Later on Thursday, Celeste addressed the chair of the inquiry - retired senior judge Deborah Taylor KC - and said she wanted to help Taylor bring about changes "so no-one has to go through what happened".

"No brother or mother should be left alone in that situation to try to navigate the service," she said. "I think somebody should sit and explain to you, 'this is the diagnosis, this is what you need to know, this is what you have to look at'.

"The system is so broken. No-one should have to go to bed thinking I'm going to have a phone call tomorrow that something happened to my loved one.

"When it gets to crisis, it's too late."

At that point, one of the son's of Ian Coates, Darren, stormed out of the hearing room.

Ian Coates, Barnaby Webber and Grace O'Malley-Kumar

Ian Coates, Barnaby Webber and Grace O'Malley-Kumar were stabbed to death by Calocane

Valdo was sectioned four times between May 2020 and January 2022.

She said she spoke to mental health services "100 times" throughout his care but felt she had "no power".

She said she was not aware of Valdo's fourth hospital admission in 2022 until she received his records.

Celeste said: "I didn't know much of what was going on.
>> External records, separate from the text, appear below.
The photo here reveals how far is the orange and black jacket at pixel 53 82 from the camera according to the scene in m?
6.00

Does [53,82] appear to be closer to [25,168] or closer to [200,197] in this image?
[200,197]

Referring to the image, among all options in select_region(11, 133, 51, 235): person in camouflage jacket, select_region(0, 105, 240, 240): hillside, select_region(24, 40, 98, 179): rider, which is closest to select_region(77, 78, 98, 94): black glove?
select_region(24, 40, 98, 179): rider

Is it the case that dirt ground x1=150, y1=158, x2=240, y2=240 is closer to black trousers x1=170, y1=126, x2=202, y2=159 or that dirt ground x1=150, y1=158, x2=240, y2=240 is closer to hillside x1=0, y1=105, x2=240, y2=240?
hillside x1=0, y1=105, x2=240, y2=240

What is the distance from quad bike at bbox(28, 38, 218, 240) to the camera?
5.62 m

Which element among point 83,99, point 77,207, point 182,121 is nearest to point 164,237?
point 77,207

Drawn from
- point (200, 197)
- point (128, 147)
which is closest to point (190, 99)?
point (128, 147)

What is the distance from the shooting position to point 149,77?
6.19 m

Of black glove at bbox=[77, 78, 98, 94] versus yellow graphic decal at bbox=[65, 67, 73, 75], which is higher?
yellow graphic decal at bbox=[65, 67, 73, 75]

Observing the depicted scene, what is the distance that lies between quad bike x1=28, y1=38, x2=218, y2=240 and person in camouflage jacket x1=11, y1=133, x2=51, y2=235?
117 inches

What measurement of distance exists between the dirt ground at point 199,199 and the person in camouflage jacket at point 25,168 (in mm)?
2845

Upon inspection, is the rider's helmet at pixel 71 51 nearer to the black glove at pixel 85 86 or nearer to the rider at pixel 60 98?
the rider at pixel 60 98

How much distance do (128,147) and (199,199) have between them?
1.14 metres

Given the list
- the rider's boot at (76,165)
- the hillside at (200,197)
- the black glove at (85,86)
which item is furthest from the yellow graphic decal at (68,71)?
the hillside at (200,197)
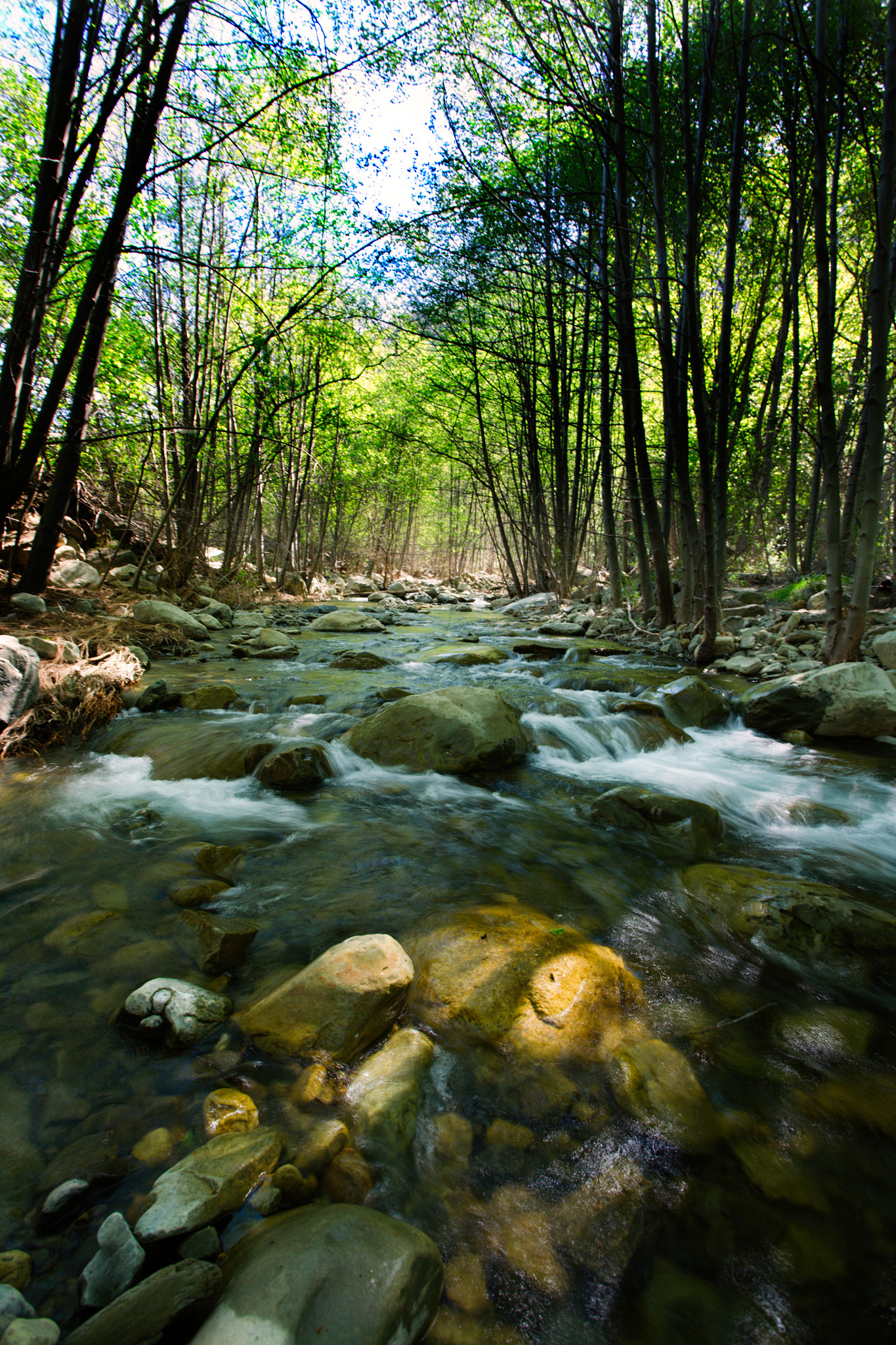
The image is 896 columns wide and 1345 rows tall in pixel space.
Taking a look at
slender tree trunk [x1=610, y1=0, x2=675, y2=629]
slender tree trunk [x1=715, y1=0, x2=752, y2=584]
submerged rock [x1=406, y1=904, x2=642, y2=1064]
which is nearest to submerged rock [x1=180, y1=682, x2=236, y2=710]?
submerged rock [x1=406, y1=904, x2=642, y2=1064]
The ties cut completely."

Valdo withdrew consent for details of his care to be shared with his mother in December 2021, a decision Celeste did not believe her son had the capacity to make.

By then, Celeste's contact with Valdo became less frequent and when they did speak, Valdo told his mum he was taking his medication and was "fine", she said.

The last time Celeste said she saw her son Valdo before his killings was in November 2022.

She told the inquiry she was on the way to a concert in Birmingham to surprise her daughter and Valdo decided to meet them.

The inquiry heard he was presentable, washed and clean, but that Celeste felt there was "a kind of emptiness" in him.

Celeste said mental health services and Valdo had told her he was "fine" and that she felt she had to adjust to a "new son".

She said: "Just looking at him as a person, there wasn't anything there.

"He wasn't the Valdo that I knew, that I raised in my house.

"He wasn't that Valdo when I look at him. He was empty. There was nothing there."

Celeste she said she felt there was nothing else she could have done.

She added: "This was my new son, so I just had to adjust to it."